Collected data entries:

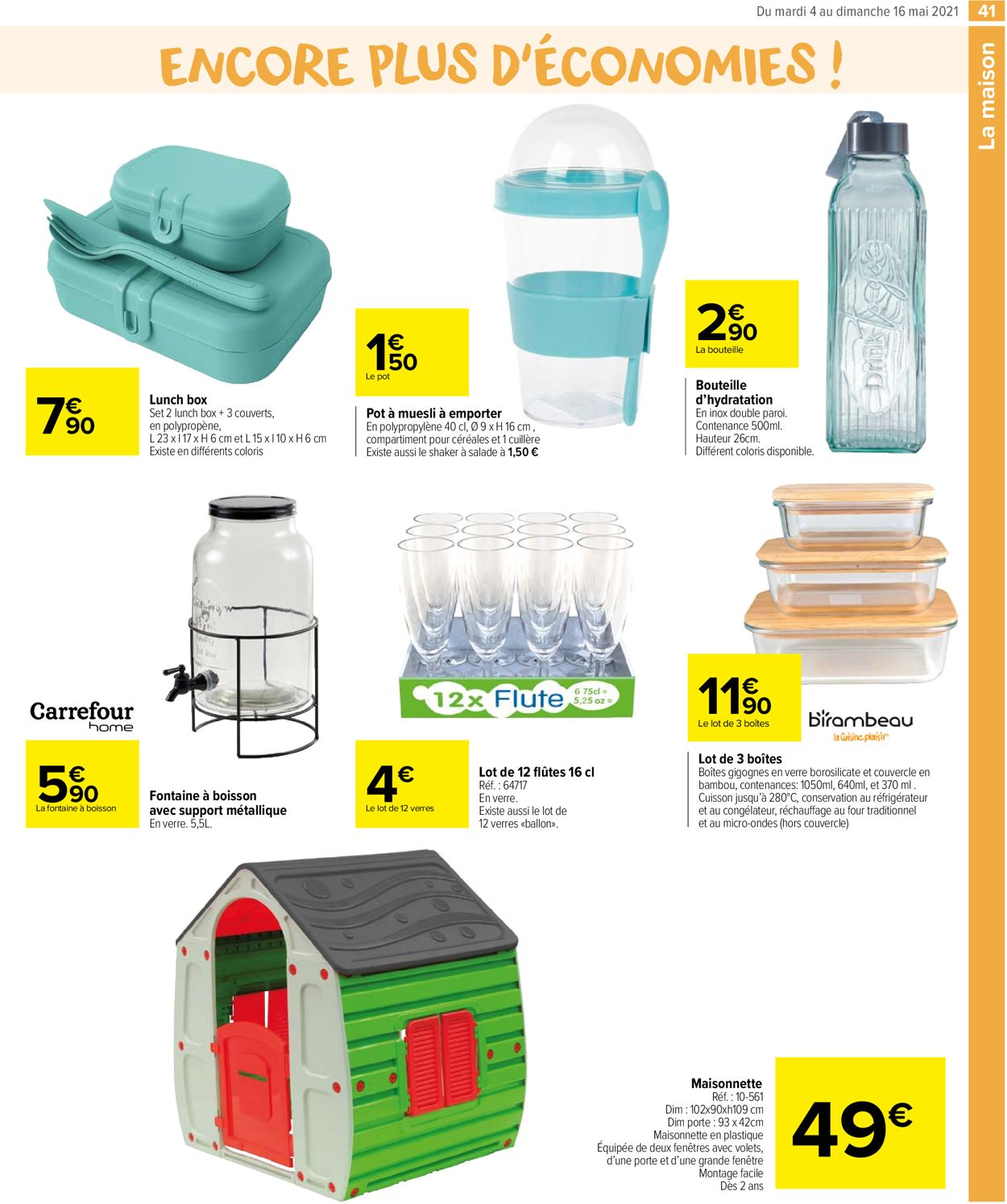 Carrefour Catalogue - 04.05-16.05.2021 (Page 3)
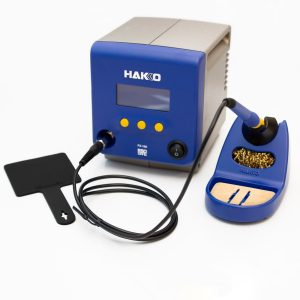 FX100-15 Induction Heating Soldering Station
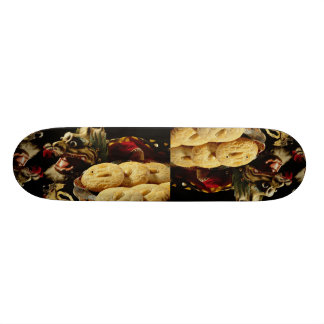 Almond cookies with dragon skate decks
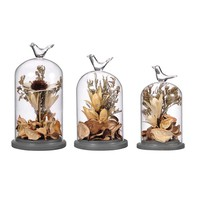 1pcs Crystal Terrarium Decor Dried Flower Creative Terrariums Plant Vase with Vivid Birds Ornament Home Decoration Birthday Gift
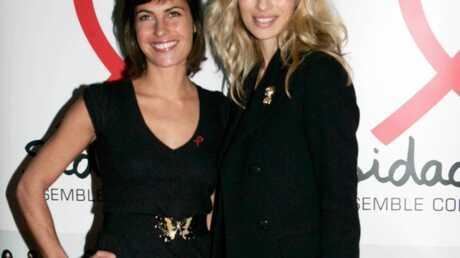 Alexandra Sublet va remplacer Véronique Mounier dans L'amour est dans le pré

Your task — Retype the data shown above exactly, excluding any picture it contains.

Answer to this task —
 Carrefour Catalogue - 04.05-16.05.2021 (Page 3)
 FX100-15 Induction Heating Soldering Station
 Almond cookies with dragon skate decks
 1pcs Crystal Terrarium Decor Dried Flower Creative Terrariums Plant Vase with Vivid Birds Ornament Home Decoration Birthday Gift
 Alexandra Sublet va remplacer Véronique Mounier dans L'amour est dans le pré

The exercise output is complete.